» Information provided:
= = =

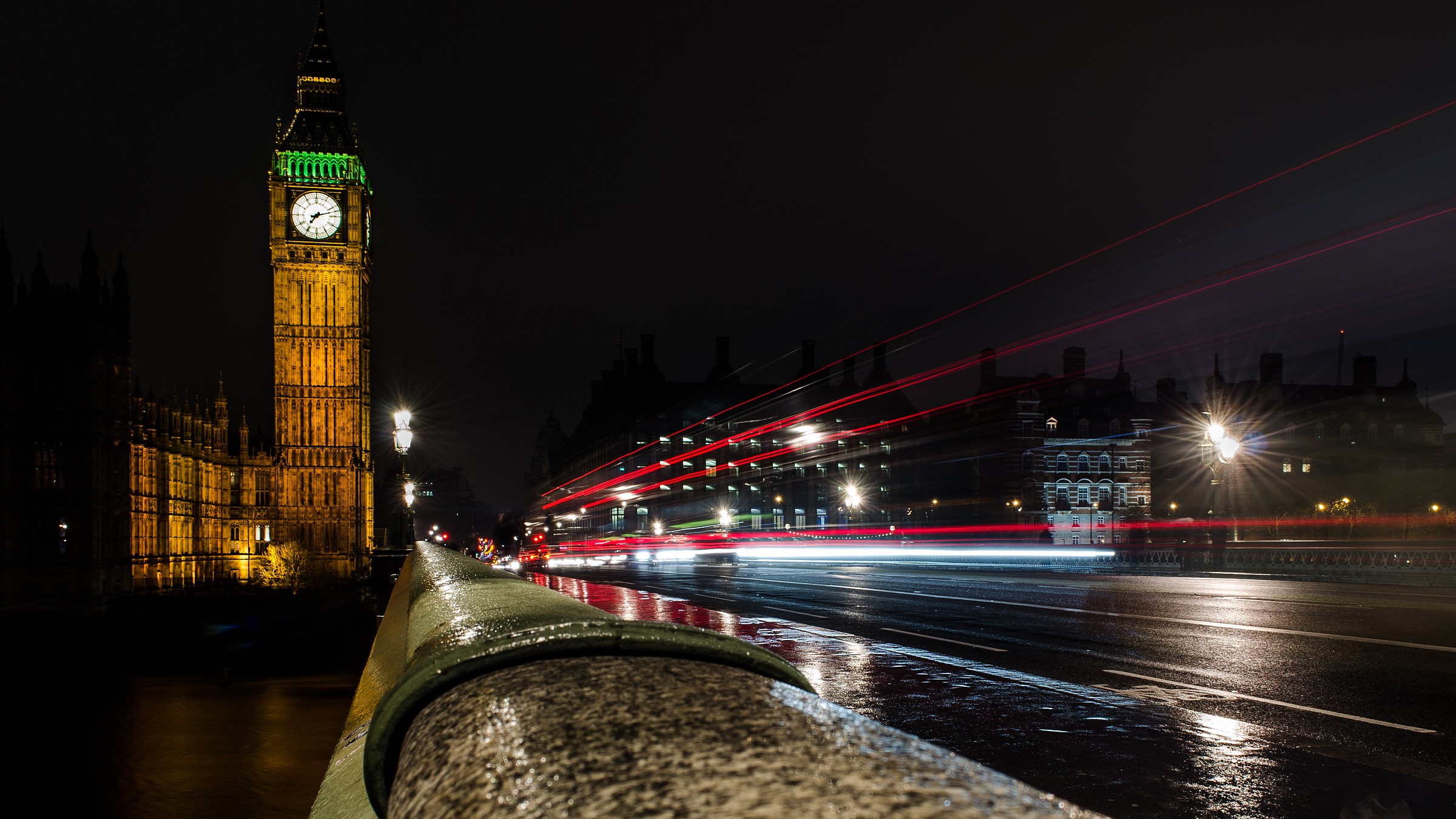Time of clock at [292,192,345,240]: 7:12
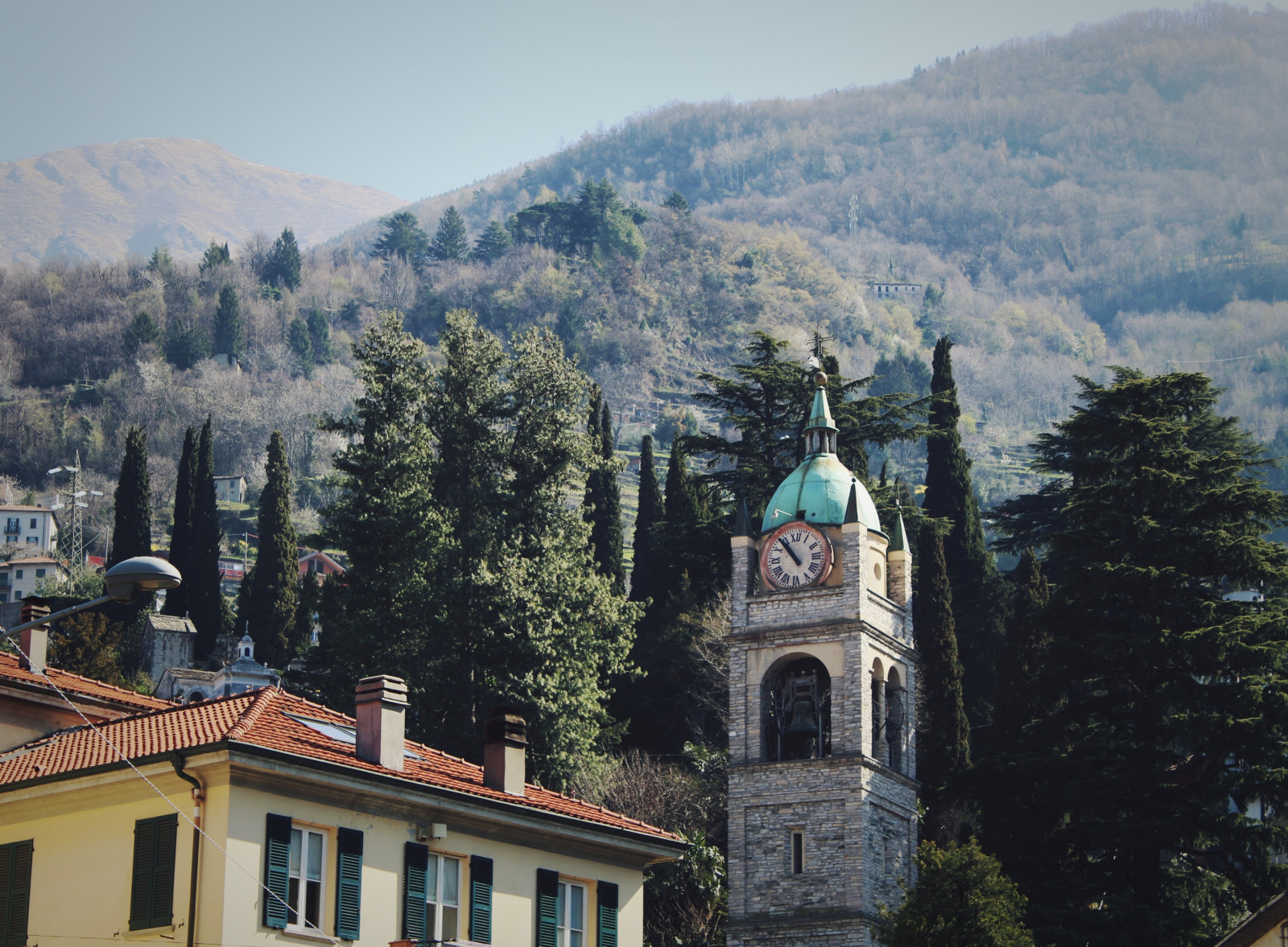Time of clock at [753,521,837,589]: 10:53
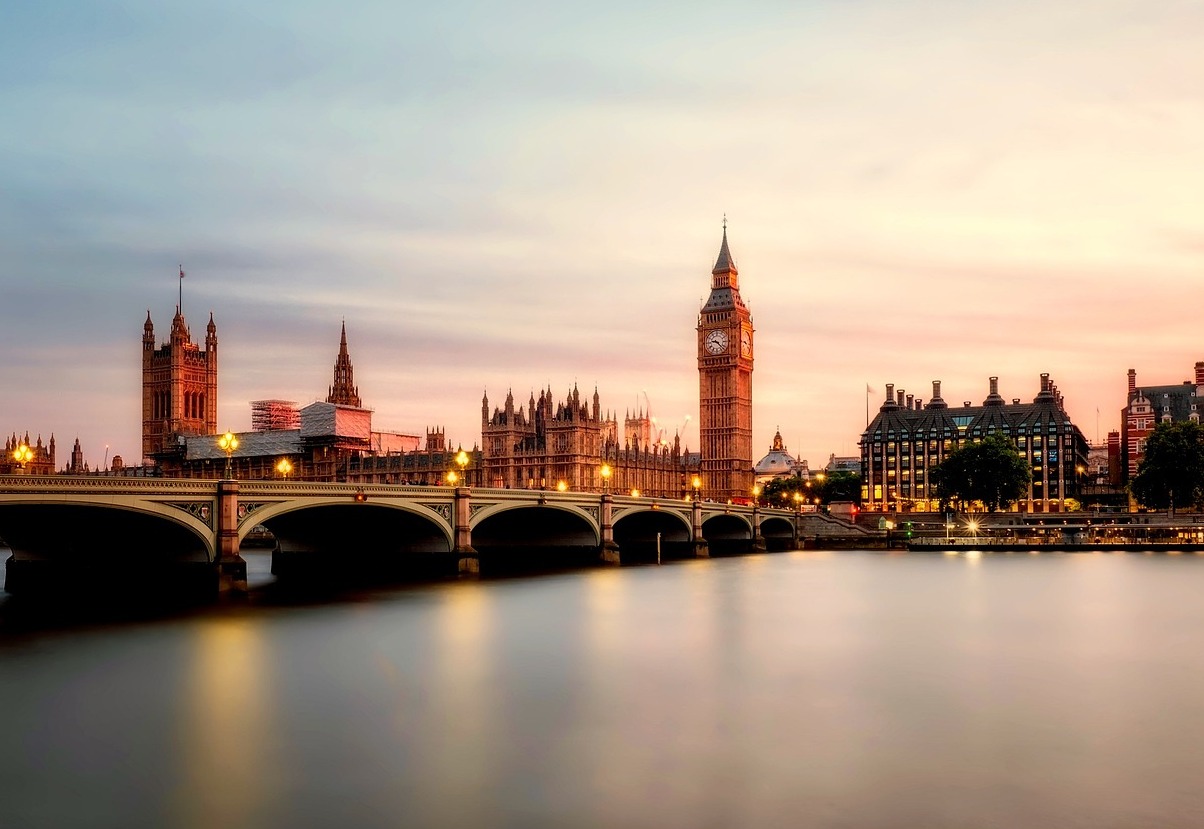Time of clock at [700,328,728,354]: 9:22
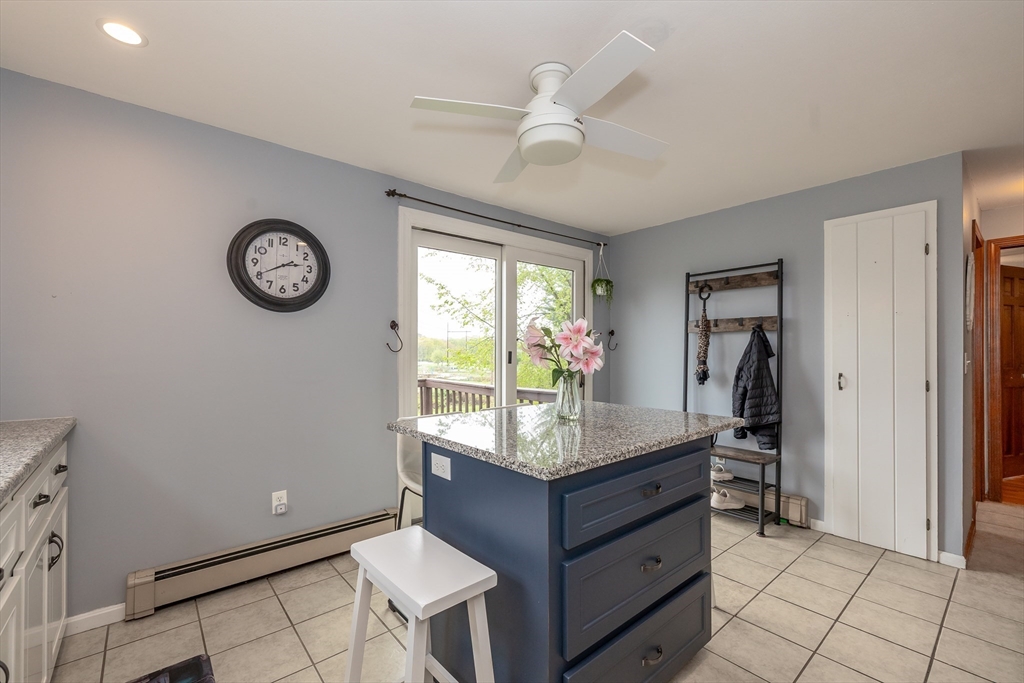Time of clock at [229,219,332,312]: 2:40
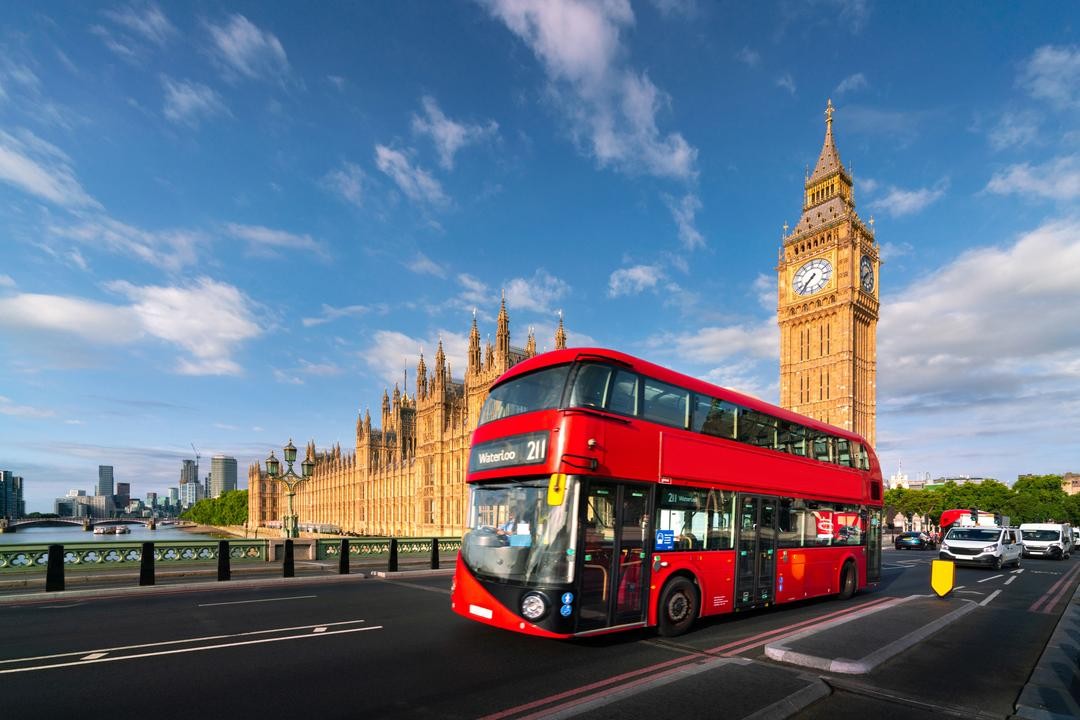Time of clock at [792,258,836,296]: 7:37
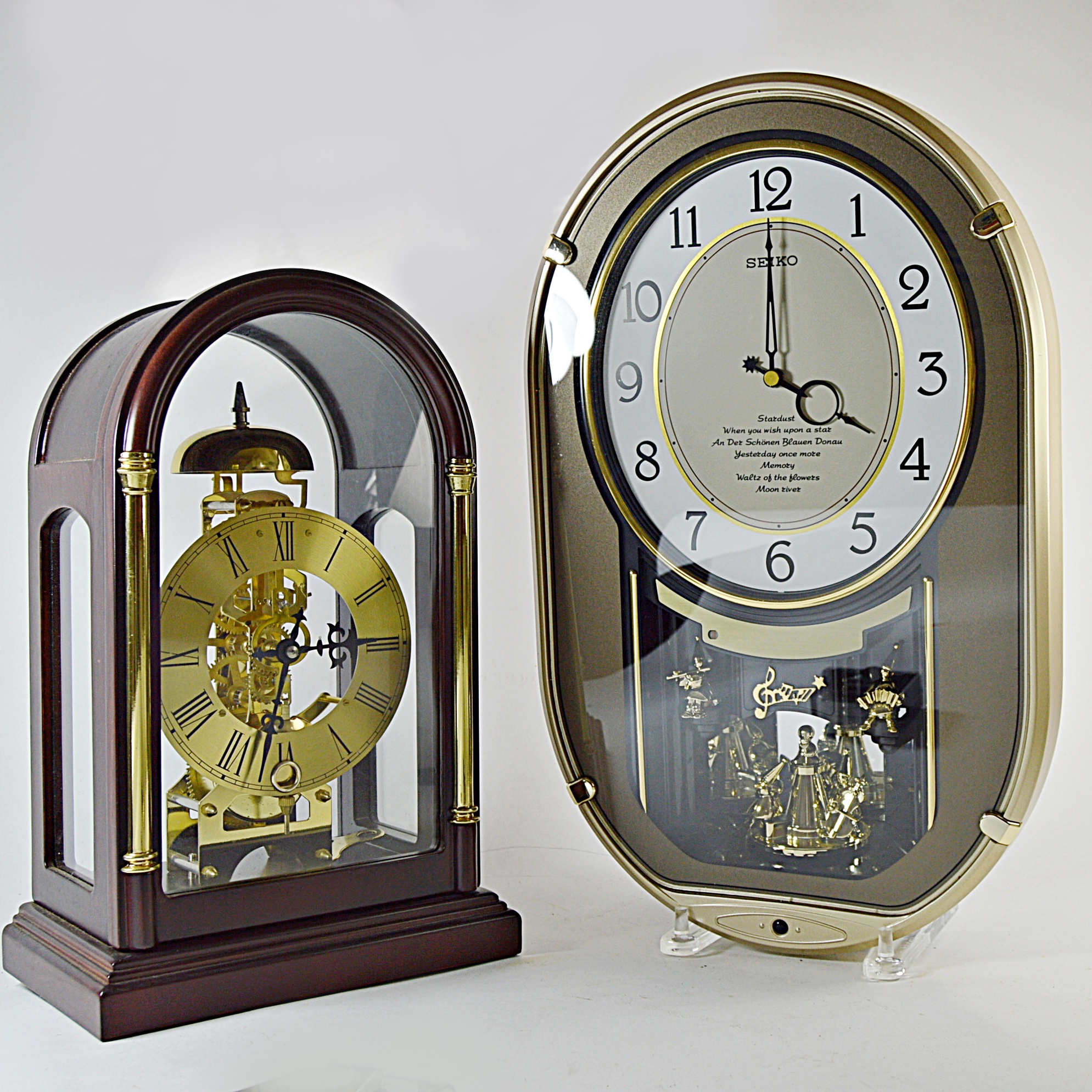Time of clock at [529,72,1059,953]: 4:00
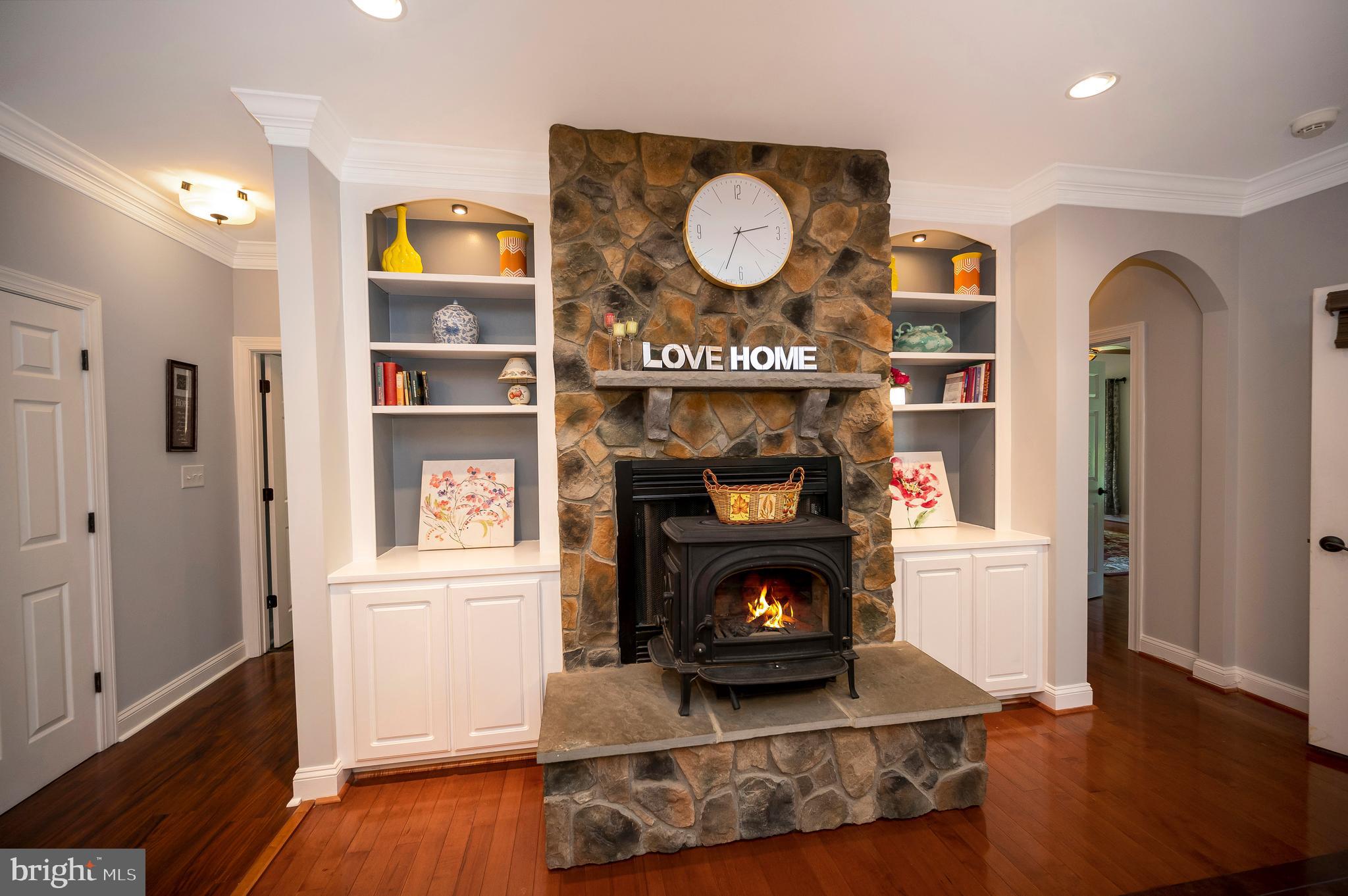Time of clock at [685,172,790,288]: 2:33
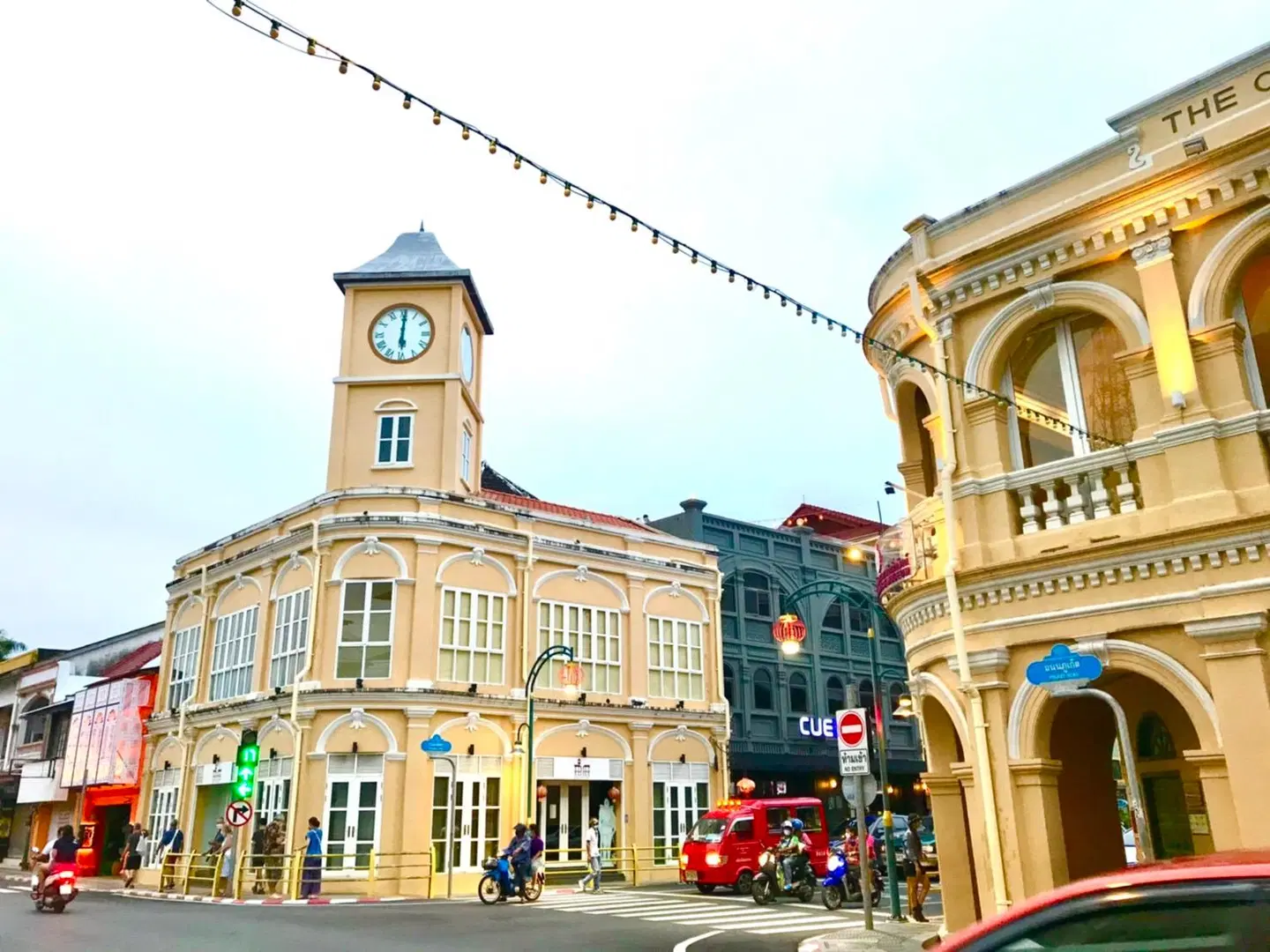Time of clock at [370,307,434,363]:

= = =

» Stated goal:
Lay out every line of the listing above as a Markdown table with the columns "Row" and "Line", numbering the rows and skipping blank lines. Leave the pictures out of the answer.

» Result of the task:
| Row | Line |
|---|---|
| 1 | Time of clock at [292,192,345,240]: 7:12 |
| 2 | Time of clock at [753,521,837,589]: 10:53 |
| 3 | Time of clock at [700,328,728,354]: 9:22 |
| 4 | Time of clock at [229,219,332,312]: 2:40 |
| 5 | Time of clock at [792,258,836,296]: 7:37 |
| 6 | Time of clock at [529,72,1059,953]: 4:00 |
| 7 | Time of clock at [685,172,790,288]: 2:33 |
| 8 | Time of clock at [370,307,434,363]: |